Disclosure of Invention
In order to solve the defects, the method for controlling the consistency of the preset performance of the multi-intelligent system with event triggering saves the waste of communication bandwidth resources and prolongs the working time of the system.
The technical scheme of the invention is as follows:
a method for controlling the consistency of preset performance of multi-intelligent system with event trigger includes such steps as estimating the unknown state in system by order-decreasing filter, designing controller by distributed adaptive control method, and using dynamic surface control technique and event trigger technique to restrict the temporary stable performance of system.
Preferably, the system equation is:
the system is a high-order system, the order n of the system i May be any value; wherein y is i An output track of the ith agent; x is x i2 ,x i3 ,x is Is the status of the ith agent; /> Is state x i1 ,x i2 ,x i3 ,/>Is a derivative of (2); phi (phi) i1 (y i ),φ i2 (y i ),/> Is a known smooth function vector; f (f) i22 (y i ),/> Is a known smooth nonlinear function; θ i A vector that is an unknown constant in the system; u (u) i Is a control input; b i0 ,b i1 ,/>The previous coefficients are input to the controller.
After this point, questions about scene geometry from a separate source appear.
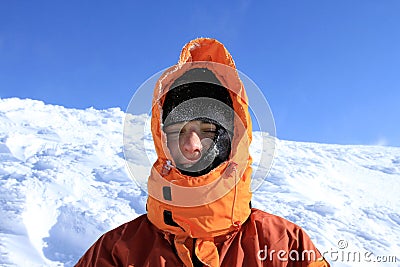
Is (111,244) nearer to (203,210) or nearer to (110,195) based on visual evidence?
(203,210)

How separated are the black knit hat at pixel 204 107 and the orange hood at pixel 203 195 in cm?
4

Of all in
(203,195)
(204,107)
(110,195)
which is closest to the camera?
(203,195)

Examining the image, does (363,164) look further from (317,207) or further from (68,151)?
(68,151)

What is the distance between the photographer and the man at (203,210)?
63.0 inches

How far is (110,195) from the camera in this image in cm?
691

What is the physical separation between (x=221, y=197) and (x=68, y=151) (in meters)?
9.14

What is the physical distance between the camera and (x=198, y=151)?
5.38ft

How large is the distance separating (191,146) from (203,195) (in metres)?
0.18

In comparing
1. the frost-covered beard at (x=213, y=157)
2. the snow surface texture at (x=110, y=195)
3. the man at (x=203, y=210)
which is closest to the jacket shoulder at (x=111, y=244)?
the man at (x=203, y=210)

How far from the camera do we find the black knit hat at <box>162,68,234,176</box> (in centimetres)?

Preferably, the reduced order filter is designed to:
wherein the method comprises the steps ofIs a function vector; zeta type toy i =[ξ i2i3 ,…,ξ in ] T ,o i =[o i2 ,o i3 ,…,o in ] Ti =[Ξ i2i3 ,...,Ξ in ] Tik =[ν ik2ik3 ,...,ν ikn ] T ,k=0,...,m,/>Are all parameter vectors in the reduced order filter; /> Are normal number vectors; />Is a constant vector; u (u) i Is a control input;
dynamic gainl i Dynamic gain for ith reduced order filter,/->Is l i Is a derivative of (2); k (k) i Is a coefficient that can be designed, Φ i Is a designed nonlinear function; pi i1 =π i βρ i Wherein->The error conversion function is designed for realizing the preset temporary steady state performance of the ith intelligent agent; beta is a time-varying function to be designed, ζ i (t)=β(t)η i (t) is based on β (t) and the introduced transfer function; />Is a designed calculation function, where l is a constant greater than 0; e, e i0 Is the consistency error of the multi-agent system; sigma (sigma) i10 ,σ i14i15 A constant greater than 0; sigma (sigma) -1 i14 ,σ -1 i15 Is sigma (sigma) i10 ,σ i14 Is the reciprocal of (2);the sum of communication coefficients of the multi-intelligent system; a, a iq Representing the communication coefficient between the ith agent and the qth agent, if a iq =1 means that the information of the qth agent is available to the ith agent, otherwise a iq =0;μ i Indicating the information acquisition condition of the intelligent agent i on the leader, if the information mu of the leader is directly acquired i =1, vice versa μ i =0。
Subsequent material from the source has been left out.